If findall() doesn't find anything the matches
object will be the special value None and the if
statement will be false, so the program will go on to the next file. If it finds
a match, the first block will contain the basic information about the unit test
file, so matches[0] is "split" at its newlines to produce
startBody. Line zero of startBody contains the unit
test class name; the strip() method removes leading and trailing
white space. We want this to begin with the capitalized word "Test" and the
assertion guarantees this.
With the test class name we can open the file to contain the text of the
JUnit program; this is assigned to the variable tfile. Each of the
rest of the lines in startBody are examined to see if they are
package or import statements; if so they are stored so they can be inserted in
the JUnit program in the appropriate place, otherwise the lines are added to the
header section.
The remaining matches (denoted by Python's list-slicing syntax, so
matches[1:] means "from index 1 until the end of the list) are
dealt with similarly, except that each of their first lines indicate the test
method name, and the rest of the lines are the method body. The first and
remaining lines of each method block are separated with the m.split("\n",
1) call, which does a single split (the number of splits is determined by
the second argument) at the first newline. The results come back as a two-
element tuple, each of which is assigned in the expression:
methodName, methodBody = m.split("\n",1)
The print statements use a redirection syntax, for example:
print >>tfile, EndFile % className
The '>>tfile' sends the results to tfile rather than the console. The '%'
causes className to be substituted for the %s tag in the
EndFile variable; if there is more than one element to be
substituted the elements must be place in a tuple, as in:
print >>tfile, TestMethod % (methodName, methodBody.rstrip())
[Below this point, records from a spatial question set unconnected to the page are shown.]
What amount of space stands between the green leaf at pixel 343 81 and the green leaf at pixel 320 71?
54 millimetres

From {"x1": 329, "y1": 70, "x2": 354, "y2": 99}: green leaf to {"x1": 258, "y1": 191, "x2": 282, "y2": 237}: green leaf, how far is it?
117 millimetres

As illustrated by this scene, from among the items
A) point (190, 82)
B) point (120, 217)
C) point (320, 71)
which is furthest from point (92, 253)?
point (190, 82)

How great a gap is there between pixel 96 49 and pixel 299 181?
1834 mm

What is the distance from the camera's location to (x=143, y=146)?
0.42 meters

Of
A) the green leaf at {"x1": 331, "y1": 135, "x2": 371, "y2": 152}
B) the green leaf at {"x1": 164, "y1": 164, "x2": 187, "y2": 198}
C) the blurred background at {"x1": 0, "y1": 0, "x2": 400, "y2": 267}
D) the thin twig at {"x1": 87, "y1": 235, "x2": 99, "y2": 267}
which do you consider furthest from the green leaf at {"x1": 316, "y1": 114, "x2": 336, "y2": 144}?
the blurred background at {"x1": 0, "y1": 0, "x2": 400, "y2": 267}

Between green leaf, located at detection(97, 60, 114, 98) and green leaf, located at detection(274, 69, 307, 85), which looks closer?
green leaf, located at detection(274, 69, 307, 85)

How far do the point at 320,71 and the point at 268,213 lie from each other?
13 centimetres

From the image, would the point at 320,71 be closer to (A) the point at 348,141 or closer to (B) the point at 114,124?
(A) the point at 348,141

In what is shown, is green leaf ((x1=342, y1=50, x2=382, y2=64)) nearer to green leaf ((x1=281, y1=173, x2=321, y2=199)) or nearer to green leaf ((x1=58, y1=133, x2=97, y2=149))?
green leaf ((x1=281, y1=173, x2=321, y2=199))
When this program is run on CountedListEmbedded.java, the result is:
import java.util.*; // Any imports go here
import junit.framework.*;
public class TestCountedListEmbedded extends TestCase {
// package statement goes here if necessary
private CountedListEmbedded list =
new CountedListEmbedded();
public TestCountedListEmbedded() {
for(int i = 0; i < 3; i++)
list.add("" + i);
}
protected void setUp() {
System.out.println("Set up for " + list.getId());
}
public void tearDown() {
System.out.println("Tearing down " + list.getId());
}
private void
compare(CountedListEmbedded lst, String[] strs) {
Object[] array = lst.toArray();
assertTrue("Arrays not the same length",
array.length == strs.length);
for(int i = 0; i < array.length; i++)
assertEquals(strs[i], (String)array[i]);
}
public void testInsert() {
System.out.println("Running testInsert()");
assertEquals(list.size(), 3);
list.add(1, "Insert");
assertEquals(list.size(), 4);
assertEquals(list.get(1), "Insert");
}
public void testReplace() {
System.out.println("Running testReplace()");
assertEquals(list.size(), 3);
list.set(1, "Replace");
assertEquals(list.size(), 3);
assertEquals(list.get(1), "Replace");
}
public void testOrder() {
System.out.println("Running testOrder()");
compare(list, new String[] { "0", "1", "2" });
}
public void testRemove() {
System.out.println("Running testRemove()");
assertEquals(list.size(), 3);
list.remove(1);
assertEquals(list.size(), 2);
compare(list, new String[] { "0", "2" });
}
public void testAddAll() {
System.out.println("Running testAddAll()");
list.addAll(Arrays.asList(new Object[] {
"An", "African", "Swallow"}));
assertEquals(list.size(), 6);
compare(list, new String[] { "0", "1", "2",
"An", "African", "Swallow" });
}
public static void main(String[] args) {
// Invoke JUnit on the class:
junit.textui.TestRunner.run(TestCountedListEmbedded.class);
}
}
With this system, you simply keep the test code up-to-date within the source
file, and generate the surrounding JUnit code automatically, every time you do a
build.
The build system for Thinking in Java, 4th edition, automatically runs
JUnitCreate.py, and then the results are incorporated into the Ant
build.xml script so that the unit tests are automatically executed
during a build. However, another Python program removes the inline unit tests
before the code is automatically incorporated back into the book.